Graphic Novels: Tonoharu by Lars Martinson

I’ve come to an appreciation of the graphic novel relatively late. I’ve been a bit of a hold-out. And even though I’ve sometimes lauded the idea of the graphic novel, I don’t think it’s possible to get the searing transportation of soul that can be achieved with a really great “real” novel. I still don’t. The mechanics of both experiences are just so very different.

All of that said, Tonoharu by Minnesota-born cartoonist Lars Martinson, comes about as close as anything I’ve seen.

The book, released last month by Martinson’s own Pliant Press, is on its way to being one of those book business phenomena that people talk about in hushed tones: the self-publishing success story. The book has been featured in Publishers Weekly, mentioned in Entertainment Weekly (“the magazine with the GROSSEST initials in the publishing world,” says Martinson on his blog) and The Wall Street Journal.

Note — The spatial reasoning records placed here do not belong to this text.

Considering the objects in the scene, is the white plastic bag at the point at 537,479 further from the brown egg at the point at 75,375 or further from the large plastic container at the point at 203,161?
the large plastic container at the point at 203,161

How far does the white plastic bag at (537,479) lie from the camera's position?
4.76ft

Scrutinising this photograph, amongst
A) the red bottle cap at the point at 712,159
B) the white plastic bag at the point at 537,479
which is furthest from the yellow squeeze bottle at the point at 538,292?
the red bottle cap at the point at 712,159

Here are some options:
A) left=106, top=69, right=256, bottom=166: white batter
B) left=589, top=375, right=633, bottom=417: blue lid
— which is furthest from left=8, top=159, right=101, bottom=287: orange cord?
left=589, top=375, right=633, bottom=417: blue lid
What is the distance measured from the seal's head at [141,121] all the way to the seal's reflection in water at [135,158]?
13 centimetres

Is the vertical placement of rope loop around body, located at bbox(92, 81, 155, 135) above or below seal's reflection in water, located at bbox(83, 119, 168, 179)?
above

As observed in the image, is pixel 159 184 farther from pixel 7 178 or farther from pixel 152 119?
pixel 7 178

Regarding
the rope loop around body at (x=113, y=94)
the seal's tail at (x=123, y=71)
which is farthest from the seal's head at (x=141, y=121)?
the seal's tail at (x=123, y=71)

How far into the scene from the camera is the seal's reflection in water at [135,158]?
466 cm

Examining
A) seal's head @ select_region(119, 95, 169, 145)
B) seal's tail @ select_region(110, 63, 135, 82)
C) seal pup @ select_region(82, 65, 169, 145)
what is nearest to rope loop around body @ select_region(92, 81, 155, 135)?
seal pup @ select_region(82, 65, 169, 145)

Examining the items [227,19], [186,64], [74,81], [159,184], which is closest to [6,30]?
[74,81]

Tonoharu is picking up steam and moving fast. And why? That’s easy to answer. I mean, sure: Martinson is doing all the right things. The production of the book is great, distribution is in place and strong, the PR has been properly handled: attention has been given to details. But aside from all of those things that are the very basics for self-publishing success at any level, Tonoharu is brilliant.

I’ll say it again: Tonoharu -- and I suspect Martinson himself, as well -- are brilliant. The cartoonist’s work is joyous and smart and tight. I could just look at it all day. He owns a pleasingly cynical sense of humor, one that cuts right through the material he’s chosen here. And it’s good material, and well considered and presented: the weird and perhaps unexpected alienation of a young American teaching English in rural Japan.

Tonoharu is the first book in a planned series of four. I suspect even that quartet will be just the beginning for this massively talented artist.